Martin Kadzere Senior Business Reporter
COMMERZBANK AG has asked local financial institutions to close their nostro accounts with the Frankfurt-based financial services group, banking sources have said.

Nostro accounts are foreign currency accounts of a bank opened abroad for settling transactions involving international movement of funds such as exports and imports.

Sources said the local financial institutions have been given notices to move their funds.

Commerzbank is the second largest bank in Germany and the state owns 15 percent stake.

“Normally, they don’t provide reasons but local banks are already acting as per their order,” said one source who requested not to be identified because the matter is confidential.

“But there is suspicion that Commerzbank no longer wants to deal with local banks because of sanctions and suspected money laundering activities.

“As a result, local banks will not be able to facilitate international transactions such as payments of imports.

“They will also not be able to secure lines of credit from the bank. A number of local banks have been given up to the end of February to wind up transactions.”

Another source said the Commerzbank might be taking a precaution to avoid punishment.

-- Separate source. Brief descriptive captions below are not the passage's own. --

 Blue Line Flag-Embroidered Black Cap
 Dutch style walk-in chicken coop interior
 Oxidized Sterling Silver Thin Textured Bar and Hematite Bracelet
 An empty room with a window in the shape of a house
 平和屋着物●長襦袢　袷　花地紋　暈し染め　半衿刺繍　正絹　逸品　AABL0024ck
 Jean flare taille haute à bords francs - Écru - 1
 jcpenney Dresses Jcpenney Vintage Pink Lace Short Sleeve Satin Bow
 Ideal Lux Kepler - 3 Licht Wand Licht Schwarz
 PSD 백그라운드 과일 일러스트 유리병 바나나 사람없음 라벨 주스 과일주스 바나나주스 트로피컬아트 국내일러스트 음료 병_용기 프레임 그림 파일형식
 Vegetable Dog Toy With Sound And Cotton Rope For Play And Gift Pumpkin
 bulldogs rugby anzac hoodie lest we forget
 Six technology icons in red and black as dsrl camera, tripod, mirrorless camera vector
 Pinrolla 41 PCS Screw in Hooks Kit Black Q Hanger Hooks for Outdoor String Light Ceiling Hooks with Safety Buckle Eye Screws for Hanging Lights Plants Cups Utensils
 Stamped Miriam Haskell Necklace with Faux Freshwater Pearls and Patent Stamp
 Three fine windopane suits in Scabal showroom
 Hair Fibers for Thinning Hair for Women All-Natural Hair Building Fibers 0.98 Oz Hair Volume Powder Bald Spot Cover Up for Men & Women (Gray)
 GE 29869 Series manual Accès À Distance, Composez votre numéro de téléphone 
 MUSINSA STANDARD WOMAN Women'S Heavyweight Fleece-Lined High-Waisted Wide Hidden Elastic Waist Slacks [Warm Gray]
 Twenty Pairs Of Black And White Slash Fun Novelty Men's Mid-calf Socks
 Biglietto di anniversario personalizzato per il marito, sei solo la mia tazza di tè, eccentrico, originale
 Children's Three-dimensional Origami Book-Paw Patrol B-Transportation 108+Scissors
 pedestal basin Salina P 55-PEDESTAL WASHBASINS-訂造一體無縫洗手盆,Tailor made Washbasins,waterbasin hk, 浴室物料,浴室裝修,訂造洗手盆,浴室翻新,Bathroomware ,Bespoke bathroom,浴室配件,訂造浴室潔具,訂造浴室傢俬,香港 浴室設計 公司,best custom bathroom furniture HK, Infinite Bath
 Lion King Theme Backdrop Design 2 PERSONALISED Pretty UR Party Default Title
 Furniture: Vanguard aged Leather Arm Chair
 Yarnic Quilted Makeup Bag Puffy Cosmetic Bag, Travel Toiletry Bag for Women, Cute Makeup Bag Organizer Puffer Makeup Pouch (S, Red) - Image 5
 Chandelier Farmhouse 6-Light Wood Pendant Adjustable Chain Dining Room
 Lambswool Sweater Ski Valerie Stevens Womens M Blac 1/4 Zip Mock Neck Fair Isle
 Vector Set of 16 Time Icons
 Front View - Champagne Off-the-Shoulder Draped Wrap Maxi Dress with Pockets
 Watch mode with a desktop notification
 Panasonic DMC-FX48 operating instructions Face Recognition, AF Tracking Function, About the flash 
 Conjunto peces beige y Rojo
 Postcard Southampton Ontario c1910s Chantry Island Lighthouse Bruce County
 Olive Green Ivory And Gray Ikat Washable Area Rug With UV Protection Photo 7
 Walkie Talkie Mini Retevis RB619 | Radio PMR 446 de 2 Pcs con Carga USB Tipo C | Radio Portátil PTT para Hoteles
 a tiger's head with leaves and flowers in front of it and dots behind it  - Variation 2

Local banks are required to keep not more than 10 percent of total deposits in nostro accounts.

No comment could be obtained from Reserve Bank of Zimbabwe governor Dr John Mangudya by the time of going to print yesterday. The Bankers Association of Zimbabwe declined to comment saying the matter was more of a regulatory issue.

Last week, Barclays Plc was fined $2,5 million by the US Department of Treasury for processing transactions of companies, individuals and “related parties” on its sanction list.

The US Department of the Treasury’s Office of Foreign Assets Control said in an enforcement release that Barclays, through its units in New York, the UK and Zimbabwe, helped the Industrial Development Corporation of Zimbabwe, a state-owned development institution, and individuals linked to IDCZ, process 159 funds transfers valued at around $3,4 million between July 2008 and September 2013, according to US Treasury.

The EU and the US imposed illegal sanctions on Zimbabwe in 2002 and 2003 respectively following their fallout with Harare. The Government estimate the total impact of sanctions is close to $40 billion.